SudOuest- 12/11/2020

Un écrivain qui vient du froid

Edouard Verkine revisite en un récit halluciné la littérature concentrationnaire Lors d’un voyage d’études, Lilas, jeune ethnographe russo-japonaise, débarque à Sakhaline, et découvre un paysage de cendres contaminé par la guerre nucléaire. Sur l’île maintenant rattachée au Japon, devenue un mouroir concentrationnaire, règnent la désolation et la haine raciale entre déportés et réfugiés. Contre toute attente, la jeune fille s’acharne à y découvrir des pépites d’avenir qui permettraient à l’humanité moribonde de « coopérer avec après-demain ». Elle croit voir, parfois, « le monde à venir faire des tours de manège, léger, merveilleux, pendu à des fils invisibles », comme ces pierres qu’Artiom, son guide, ou l’enfant mutilé qu’ils ont recueilli, équilibrent en d’improbables cairns.
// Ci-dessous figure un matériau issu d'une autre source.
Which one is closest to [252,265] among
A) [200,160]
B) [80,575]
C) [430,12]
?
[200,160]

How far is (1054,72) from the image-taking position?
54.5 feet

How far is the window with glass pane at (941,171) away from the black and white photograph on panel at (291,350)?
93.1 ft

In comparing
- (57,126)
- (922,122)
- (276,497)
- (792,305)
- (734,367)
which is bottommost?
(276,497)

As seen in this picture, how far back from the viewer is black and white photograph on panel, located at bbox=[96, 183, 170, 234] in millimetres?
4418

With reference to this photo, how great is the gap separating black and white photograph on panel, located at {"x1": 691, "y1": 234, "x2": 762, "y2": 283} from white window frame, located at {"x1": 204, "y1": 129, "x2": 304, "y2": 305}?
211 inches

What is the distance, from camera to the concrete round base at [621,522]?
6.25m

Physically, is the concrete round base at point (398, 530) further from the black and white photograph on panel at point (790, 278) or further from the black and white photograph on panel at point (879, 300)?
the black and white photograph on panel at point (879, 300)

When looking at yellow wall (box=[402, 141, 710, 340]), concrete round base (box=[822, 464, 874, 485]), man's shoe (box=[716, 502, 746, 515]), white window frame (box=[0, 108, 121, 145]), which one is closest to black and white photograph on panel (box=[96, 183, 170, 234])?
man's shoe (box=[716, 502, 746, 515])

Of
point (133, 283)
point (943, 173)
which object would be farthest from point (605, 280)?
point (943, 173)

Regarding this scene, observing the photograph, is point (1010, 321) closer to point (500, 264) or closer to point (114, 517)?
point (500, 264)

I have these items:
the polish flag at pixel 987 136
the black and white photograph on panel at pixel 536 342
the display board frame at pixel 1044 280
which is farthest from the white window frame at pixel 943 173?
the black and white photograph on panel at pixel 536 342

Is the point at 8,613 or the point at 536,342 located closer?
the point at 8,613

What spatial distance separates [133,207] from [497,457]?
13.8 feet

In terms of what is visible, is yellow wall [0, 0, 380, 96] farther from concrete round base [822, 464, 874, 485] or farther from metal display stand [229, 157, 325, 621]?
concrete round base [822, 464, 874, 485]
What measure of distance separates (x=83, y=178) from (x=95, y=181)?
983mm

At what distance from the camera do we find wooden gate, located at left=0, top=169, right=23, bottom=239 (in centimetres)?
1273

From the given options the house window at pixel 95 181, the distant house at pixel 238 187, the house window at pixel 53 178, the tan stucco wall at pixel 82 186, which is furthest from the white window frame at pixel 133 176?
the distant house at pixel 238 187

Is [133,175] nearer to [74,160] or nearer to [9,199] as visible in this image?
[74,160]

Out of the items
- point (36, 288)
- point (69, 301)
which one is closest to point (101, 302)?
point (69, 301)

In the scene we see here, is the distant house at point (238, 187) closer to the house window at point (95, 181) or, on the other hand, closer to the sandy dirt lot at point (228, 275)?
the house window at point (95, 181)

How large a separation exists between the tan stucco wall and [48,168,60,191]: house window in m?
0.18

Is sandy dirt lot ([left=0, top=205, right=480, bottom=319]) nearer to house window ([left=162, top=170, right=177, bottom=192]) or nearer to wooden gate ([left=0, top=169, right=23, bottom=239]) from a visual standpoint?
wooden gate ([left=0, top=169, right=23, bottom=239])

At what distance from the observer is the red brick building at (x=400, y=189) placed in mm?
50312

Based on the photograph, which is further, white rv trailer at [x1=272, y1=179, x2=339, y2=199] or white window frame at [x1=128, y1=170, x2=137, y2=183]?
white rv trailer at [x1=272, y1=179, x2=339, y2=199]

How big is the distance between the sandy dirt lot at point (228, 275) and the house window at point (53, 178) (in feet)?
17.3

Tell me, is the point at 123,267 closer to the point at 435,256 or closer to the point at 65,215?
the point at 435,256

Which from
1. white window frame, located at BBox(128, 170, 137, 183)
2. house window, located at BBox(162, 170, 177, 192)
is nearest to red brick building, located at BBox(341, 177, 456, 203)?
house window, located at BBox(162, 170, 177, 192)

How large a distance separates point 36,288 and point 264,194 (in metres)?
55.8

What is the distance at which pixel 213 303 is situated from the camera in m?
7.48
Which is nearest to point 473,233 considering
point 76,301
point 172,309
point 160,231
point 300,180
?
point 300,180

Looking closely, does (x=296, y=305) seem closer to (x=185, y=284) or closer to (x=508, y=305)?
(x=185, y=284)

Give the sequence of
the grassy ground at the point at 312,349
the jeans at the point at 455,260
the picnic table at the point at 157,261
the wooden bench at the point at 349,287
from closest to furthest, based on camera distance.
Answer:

Mais l’humanité peut-elle encore rebondir ? Dans la veine du roman post-apocalyptique, sans concession au genre, un monde irradié où un virus redoutable se répand, le récit déploie sa trame picaresque au fil de rencontres de plus en plus pathétiques ou désespérantes, mais chaque fois plus humaines. Dans les pas de Tchekhov Aux confins de l’Extrême-Orient russe, l’île, longtemps disputée au Japon, a été au XIXe siècle un lieu de relégation du régime tsariste. Ému par la condition des bagnards, Tchekhov y avait fait en 1890 un séjour de plusieurs mois dont il ramena un livre de témoignages. Édouard Verkine, lui, est né en 1975 à Vorkouta, métropole minière de la république des Ko- mis, dans la Fédération de Russie, au nord du cercle polaire. La région fut le théâtre en 1953 de la ré- volte tenue longtemps secrète d’un camp soviétique. On retrouve ici comme un écho fantasmé de ce soulèvement et de sa répression terrible. Le bagne, la maison des morts de Dostoïevski, le Goulag : l’univers concentrationnaire est peut-être bien la scène primitive de la littérature russe depuis plus d’un siècle.